The Committee for Proprietary Medicinal Products of the European Agency for the Evaluation of Medicinal Products has issued new guidelines on approval of anti-HIV drugs for use in patients who have developed resistance to many of the existing treatment options.
The guidelines will mean that anti-HIV drugs could be routinely approved in Europe before they go on the market in the United States, a major turnaround for the pharmaceutical industry. Bristol Myers Squibb has already obtained a European license for a new formulation of ddI, Videx-EC, but is still waiting for a US license.
A drug will be approved:
- If it demonstrates no cross-resistance in vitro against virus isolates which are resistant to one or more drugs of the same class
- If it is a drug of a new class with a unique resistance profile
- If it shows a superior pharmacokinetic profile to other drugs of the same class which might result in activity against strains with reduced susceptibility to other drugs of the same class
The report says that it will be preferable to license new compounds on the basis of studies in heavily pre-treated patients who still have some options left, rather than patients who have failed all available treatments.
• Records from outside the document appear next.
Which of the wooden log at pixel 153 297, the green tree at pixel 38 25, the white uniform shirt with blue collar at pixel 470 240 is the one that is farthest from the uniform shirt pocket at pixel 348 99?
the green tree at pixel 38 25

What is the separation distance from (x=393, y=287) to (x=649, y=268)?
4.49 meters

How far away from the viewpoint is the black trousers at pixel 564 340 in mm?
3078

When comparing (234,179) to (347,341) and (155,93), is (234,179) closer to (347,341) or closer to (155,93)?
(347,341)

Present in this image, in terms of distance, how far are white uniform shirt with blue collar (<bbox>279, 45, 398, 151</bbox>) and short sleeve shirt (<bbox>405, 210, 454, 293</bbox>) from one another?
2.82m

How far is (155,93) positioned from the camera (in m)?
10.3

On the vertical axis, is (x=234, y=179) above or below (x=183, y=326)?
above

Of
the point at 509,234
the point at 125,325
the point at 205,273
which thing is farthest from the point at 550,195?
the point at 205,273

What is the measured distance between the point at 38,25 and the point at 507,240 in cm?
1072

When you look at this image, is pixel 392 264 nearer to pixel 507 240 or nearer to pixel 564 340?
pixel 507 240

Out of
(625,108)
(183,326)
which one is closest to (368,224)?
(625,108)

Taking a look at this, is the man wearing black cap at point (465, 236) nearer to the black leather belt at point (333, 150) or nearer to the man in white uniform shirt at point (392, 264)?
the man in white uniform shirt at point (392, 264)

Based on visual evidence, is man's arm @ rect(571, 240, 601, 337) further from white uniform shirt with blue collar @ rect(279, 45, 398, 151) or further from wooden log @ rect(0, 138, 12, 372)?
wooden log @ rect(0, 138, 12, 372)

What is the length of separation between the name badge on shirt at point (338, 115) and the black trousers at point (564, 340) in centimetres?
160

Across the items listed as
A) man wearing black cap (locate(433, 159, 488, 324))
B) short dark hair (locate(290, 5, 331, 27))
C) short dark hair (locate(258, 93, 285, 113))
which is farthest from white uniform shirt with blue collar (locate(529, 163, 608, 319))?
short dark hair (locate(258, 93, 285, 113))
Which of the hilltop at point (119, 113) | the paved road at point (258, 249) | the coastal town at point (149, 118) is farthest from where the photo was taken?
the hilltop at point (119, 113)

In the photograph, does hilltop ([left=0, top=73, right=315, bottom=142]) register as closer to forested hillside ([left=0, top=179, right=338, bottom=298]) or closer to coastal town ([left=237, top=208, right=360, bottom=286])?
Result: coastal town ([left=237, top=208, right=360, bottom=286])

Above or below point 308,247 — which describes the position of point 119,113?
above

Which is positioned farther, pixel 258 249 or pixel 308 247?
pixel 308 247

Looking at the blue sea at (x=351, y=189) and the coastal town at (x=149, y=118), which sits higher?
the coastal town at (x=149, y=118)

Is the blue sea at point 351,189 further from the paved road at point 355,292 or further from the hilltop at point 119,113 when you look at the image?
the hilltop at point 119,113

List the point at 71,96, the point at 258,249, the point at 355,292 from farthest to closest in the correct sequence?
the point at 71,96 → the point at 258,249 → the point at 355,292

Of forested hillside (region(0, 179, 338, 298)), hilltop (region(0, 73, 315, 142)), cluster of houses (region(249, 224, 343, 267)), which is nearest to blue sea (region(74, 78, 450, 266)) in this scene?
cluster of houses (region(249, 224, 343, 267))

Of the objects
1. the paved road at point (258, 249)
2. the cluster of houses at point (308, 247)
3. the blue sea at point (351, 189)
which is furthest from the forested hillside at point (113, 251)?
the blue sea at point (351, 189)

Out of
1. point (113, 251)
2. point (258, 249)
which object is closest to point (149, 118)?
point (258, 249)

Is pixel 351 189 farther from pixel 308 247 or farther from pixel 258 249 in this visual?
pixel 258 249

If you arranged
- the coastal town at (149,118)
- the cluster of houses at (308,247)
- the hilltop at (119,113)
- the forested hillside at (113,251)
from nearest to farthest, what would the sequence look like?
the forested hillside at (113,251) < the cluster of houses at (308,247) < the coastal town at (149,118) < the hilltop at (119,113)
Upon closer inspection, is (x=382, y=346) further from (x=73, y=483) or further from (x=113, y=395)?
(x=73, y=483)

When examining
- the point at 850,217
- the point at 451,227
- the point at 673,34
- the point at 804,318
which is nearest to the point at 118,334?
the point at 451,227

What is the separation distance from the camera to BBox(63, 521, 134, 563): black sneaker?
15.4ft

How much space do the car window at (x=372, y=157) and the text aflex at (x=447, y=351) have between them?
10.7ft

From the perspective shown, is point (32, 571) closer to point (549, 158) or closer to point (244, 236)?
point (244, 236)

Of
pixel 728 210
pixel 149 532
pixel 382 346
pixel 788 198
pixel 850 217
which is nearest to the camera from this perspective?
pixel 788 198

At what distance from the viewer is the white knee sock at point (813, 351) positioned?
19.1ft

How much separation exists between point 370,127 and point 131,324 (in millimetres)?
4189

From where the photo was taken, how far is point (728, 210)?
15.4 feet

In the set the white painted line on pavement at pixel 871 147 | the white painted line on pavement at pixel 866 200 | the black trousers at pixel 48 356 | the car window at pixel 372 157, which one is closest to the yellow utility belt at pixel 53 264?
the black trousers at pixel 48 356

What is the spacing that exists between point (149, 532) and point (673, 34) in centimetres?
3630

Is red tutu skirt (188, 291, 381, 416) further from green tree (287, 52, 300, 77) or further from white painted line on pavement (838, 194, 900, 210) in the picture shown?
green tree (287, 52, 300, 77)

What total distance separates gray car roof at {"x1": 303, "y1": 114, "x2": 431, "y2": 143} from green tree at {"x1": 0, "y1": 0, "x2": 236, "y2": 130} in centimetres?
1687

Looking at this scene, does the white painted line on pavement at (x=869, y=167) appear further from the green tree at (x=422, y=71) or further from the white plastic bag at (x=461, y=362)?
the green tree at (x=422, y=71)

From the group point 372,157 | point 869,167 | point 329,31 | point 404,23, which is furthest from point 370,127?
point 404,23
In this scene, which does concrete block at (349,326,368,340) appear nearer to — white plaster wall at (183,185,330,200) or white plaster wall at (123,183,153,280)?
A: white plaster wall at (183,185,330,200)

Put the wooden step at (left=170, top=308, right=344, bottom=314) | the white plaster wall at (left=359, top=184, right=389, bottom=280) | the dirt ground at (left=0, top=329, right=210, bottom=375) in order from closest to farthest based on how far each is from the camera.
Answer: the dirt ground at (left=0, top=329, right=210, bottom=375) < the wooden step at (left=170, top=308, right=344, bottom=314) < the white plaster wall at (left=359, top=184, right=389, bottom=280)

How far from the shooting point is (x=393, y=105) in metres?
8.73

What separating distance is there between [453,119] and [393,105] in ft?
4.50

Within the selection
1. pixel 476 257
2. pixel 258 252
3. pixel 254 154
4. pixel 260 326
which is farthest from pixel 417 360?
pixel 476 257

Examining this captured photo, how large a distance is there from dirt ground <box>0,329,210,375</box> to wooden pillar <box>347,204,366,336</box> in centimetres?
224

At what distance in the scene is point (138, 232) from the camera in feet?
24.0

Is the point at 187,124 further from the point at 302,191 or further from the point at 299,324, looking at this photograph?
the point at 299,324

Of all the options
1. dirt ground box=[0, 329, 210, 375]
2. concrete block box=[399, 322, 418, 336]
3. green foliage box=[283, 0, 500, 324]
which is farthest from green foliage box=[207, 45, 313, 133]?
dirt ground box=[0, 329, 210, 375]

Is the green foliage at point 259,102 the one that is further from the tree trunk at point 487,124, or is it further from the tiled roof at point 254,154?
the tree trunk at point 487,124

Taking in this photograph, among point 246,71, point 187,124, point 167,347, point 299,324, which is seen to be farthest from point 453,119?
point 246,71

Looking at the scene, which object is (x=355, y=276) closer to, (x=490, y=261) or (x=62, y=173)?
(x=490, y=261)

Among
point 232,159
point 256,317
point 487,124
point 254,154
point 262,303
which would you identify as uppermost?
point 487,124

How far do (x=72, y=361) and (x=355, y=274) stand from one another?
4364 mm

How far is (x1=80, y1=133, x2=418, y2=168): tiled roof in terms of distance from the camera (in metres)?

A study in which the drug is added (or switched to) for 2-4 weeks will be sufficient to test whether the drug is active; a 16 week study in which the drug is added to existing therapy (or substituted for an existing component) will be sufficient to test efficacy.
After approval under exceptional circumstances, companies will have to provide agreed data each year to add to and extend the license. Drugs for use in untreated patients or less treated patients will continue to be subject to requirements for 24 week efficacy studies plus evidence of `added value', and will be compared with other drugs in terms of safety and efficacy.